Today, valuations of large technology companies are reaching levels reminiscent of the internet bubble or Japan’s stock market craze at the end of the 1980s. In a previous generation, after the crash of 1929, the economist Max Winkler observed that the stock market had discounted not only the future but the hereafter as well.
Before the brutal correction of the young 21st century, FOMO (Fear Of Missing Out) drove valuations of the new internet companies, including Pets.com, to ridiculous valuations. The internet changed the world, but much money was lost chasing the early players. Likewise, Artificial Intelligence will undoubtedly improve productivity. But history tells us very few companies end up being great investments. Companies making the equipment needed for the AI revolution, many located overseas, seem to be a safer bet at this point.
Investors all too easily get carried away. Our natural tendency to behave like lemmings is reinforced by the success of index ETFs. The more expensive technology shares become, the greater their weight in the index becomes, and the more index ETFs have to buy them. Index ETFs have pushed momentum investing to its ultimate logic.
With momentum working so well, fundamental investors have become an oddity in the US, just as they did in Japan four decades ago. In a recent Bloomberg interview, a strategist at BoA Merrill Lynch lamented that fundamental investors have become an extinct species. David Einhorn, founder of Greenlight Capital, observed on the same radio channel that fundamental investing no longer works. Traditional methods of stock valuation have apparently become obsolete. How does one value Nvidia’s future earnings? Can we assume their technological advantage will last forever? Today’s valuation seems to do just that.
Conclusion: Time to Look Outside the “Go-Go” US
I don’t believe we are in the ninth inning of the frenzy yet, but we surely are closing in on the end game. Not that a financial crash is inevitable. Hopefully, an orderly correction can be engineered, but more attractive investments may be found outside the “go-go” US. After 16 years of uninterrupted underperformance, European and especially Japanese shares are looking very attractive.
Japanese stocks are experiencing a resurrection, with the Nikkei index finally surpassing its all-time high of 1989. Europe is leading the developed world in cutting interest rates and, with many undervalued stocks, may be the best contrarian bet.

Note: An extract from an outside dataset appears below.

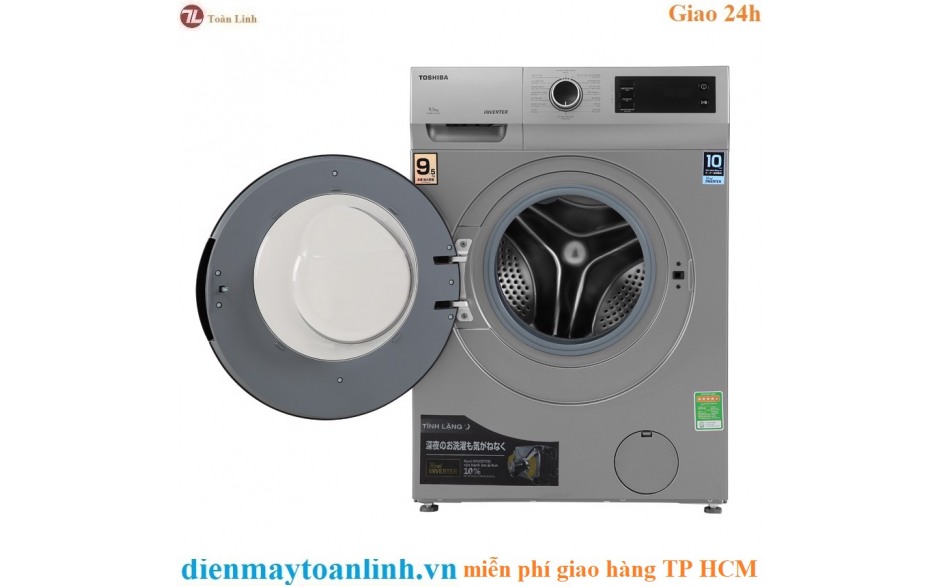 Máy giặt Toshiba TW-BK105S3V SK Inverter 9.5 kg - Chính Hãng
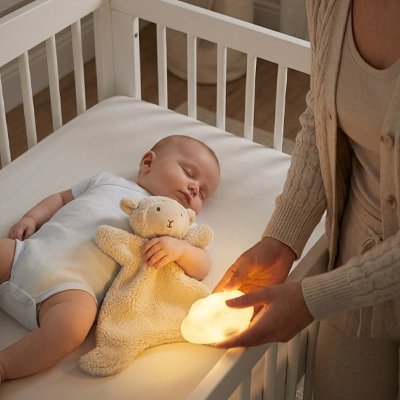 Doudou bebe | Ultra - doux - Maman - bebeshop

The dollar has also been remarkably strong considering the US ballooning national debt. It is doubtful this would have been possible without the dollar being the world’s reserve currency. But that too may be coming to an end. The euro is a credible reserve currency, and the BRICS countries are moving away from the dollar. Most ominously, the Saudis have called the end of the petrodollar.
When most investors have given up, international diversification seems an attractive contrarian strategy.